:: RECORD SET ::

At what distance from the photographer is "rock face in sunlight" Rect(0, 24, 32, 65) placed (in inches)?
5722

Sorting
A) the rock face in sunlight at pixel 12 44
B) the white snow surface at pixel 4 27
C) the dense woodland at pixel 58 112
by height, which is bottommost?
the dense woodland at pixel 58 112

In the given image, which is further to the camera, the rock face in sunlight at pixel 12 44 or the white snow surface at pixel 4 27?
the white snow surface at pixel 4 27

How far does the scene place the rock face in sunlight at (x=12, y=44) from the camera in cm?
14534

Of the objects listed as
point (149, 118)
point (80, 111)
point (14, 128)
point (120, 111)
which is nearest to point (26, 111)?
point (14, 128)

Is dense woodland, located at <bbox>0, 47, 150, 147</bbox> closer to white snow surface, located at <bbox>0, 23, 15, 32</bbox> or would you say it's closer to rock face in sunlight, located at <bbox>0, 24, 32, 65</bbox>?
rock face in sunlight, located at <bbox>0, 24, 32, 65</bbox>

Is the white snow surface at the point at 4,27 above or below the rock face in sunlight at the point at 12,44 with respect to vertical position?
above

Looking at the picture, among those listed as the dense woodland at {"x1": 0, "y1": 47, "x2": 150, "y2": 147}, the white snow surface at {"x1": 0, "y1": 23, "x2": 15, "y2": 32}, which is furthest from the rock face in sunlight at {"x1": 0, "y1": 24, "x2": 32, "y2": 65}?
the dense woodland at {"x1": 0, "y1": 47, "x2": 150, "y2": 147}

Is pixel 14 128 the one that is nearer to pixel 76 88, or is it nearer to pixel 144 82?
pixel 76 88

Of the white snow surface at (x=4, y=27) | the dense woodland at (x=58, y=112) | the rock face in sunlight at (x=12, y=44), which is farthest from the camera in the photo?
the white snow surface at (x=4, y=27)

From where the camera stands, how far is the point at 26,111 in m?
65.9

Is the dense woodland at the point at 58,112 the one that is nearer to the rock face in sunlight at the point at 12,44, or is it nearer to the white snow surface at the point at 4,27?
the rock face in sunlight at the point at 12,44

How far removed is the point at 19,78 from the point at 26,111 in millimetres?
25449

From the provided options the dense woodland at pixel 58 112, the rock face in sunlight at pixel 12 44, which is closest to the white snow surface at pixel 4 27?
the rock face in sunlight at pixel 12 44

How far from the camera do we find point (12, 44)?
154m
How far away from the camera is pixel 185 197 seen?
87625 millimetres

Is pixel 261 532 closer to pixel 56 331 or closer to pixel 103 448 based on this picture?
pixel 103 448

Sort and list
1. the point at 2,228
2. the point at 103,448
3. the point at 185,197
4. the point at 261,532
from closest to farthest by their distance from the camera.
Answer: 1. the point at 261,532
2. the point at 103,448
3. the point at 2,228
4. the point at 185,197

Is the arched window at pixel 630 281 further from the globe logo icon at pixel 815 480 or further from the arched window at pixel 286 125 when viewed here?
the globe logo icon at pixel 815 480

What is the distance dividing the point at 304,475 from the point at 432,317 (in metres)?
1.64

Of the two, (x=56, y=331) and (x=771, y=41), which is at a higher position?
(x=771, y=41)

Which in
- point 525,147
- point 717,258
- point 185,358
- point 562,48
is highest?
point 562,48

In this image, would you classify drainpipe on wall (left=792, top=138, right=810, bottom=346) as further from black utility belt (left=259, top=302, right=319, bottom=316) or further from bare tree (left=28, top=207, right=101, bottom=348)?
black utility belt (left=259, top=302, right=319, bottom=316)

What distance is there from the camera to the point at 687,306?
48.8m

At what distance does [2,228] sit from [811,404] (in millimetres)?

:::

Copy out the lines starting at the one that contains "Is the arched" and ending at the last line of the records, both included.

Is the arched window at pixel 630 281 further from the globe logo icon at pixel 815 480 or further from the arched window at pixel 286 125 when viewed here?
the globe logo icon at pixel 815 480

What is the distance dividing the point at 304,475 from the point at 432,317 (in metres)?
1.64

Of the two, (x=56, y=331) and (x=771, y=41), which is at a higher position?
(x=771, y=41)

Which in
- point 525,147
- point 717,258
- point 185,358
- point 562,48
is highest?
point 562,48

In this image, would you classify drainpipe on wall (left=792, top=138, right=810, bottom=346) as further from black utility belt (left=259, top=302, right=319, bottom=316) or further from bare tree (left=28, top=207, right=101, bottom=348)?
black utility belt (left=259, top=302, right=319, bottom=316)

What distance is there from the camera to the point at 687,306?
48.8m

At what distance does [2,228] sit from [811,404] (in millimetres)?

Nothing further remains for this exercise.